La vita di Stella è composta da tre nuclei verso cui tanto le attività della ragazza quanto il film vertono: i genitori, le amiche e il ragazzo che le piace. A questi corrispondono altrettanti spazi che rappresentano le varie sfere affettive della protagonista: il pub della madre, la scuola e il locale notturno in cui si reca a ballare. Si tratta di ambiti e ambienti separati fra loro, che la protagonista vive come se fossero camere stagne, dato che spesso le sue amiche non riescono ad entrare nelle discoteche e Stella si aggira per la sala da ballo da sola, innamorandosi del bel ballerino Andé e coltivando questa storia d’amore nel solo spazio del night club e unicamente nel tempo della notte, evitando di relazionarsi a lui durante il giorno e in altri luoghi o presentandolo alla famiglia o alle amiche. Le esperienze di Stella sono quindi divise e disarticolate fra loro, così da simboleggiare le problematiche che vive nella sua tarda adolescenza, simboleggiate anche da questo frazionamento esistenziale.

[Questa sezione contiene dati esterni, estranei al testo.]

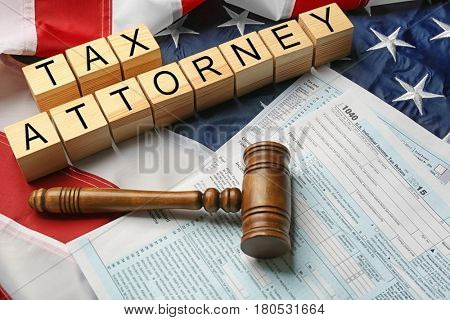 Wooden cubes with space for text, judge gavel and tax forms on American flag background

“Stella è innamorata” è un film la cui storia si basa su relazioni conflittuali e difficili, che la protagonista rifugge e al contempo cerca, come ogni adolescente che si rispetti. La macchina da presa insiste in particolare sulla protagonista, che la regista pedina costantemente e di cui non perde mai un movimento del corpo o un’espressione del viso, al fine di rappresentare il complesso meccanismo di repulsione e attaccamento con il quale la ragazza si relaziona alle persone che la circondano. Sylvie Varheyde intende mostrarci non tanto le dinamiche sociali e interpersonali che attorniano Stella ma, piuttosto, le reazioni emotive che queste provocano alla sua alter ego: il rapporto conflittuale con i genitori, composti da un padre assente (dato che si è separato e vive con la sua nuova compagna) e dalla madre che cerca di sbarcare il lunario fra mille difficoltà economiche; la cotta fulminante per Andé, con cui non riesce a parlare e ad esprimersi, finendo col costruire una relazione unicamente carnale; le giornate passate con le amiche, con le quali Stella intrattiene un rapporto tanto conflittuale quanto di amicizia profonda.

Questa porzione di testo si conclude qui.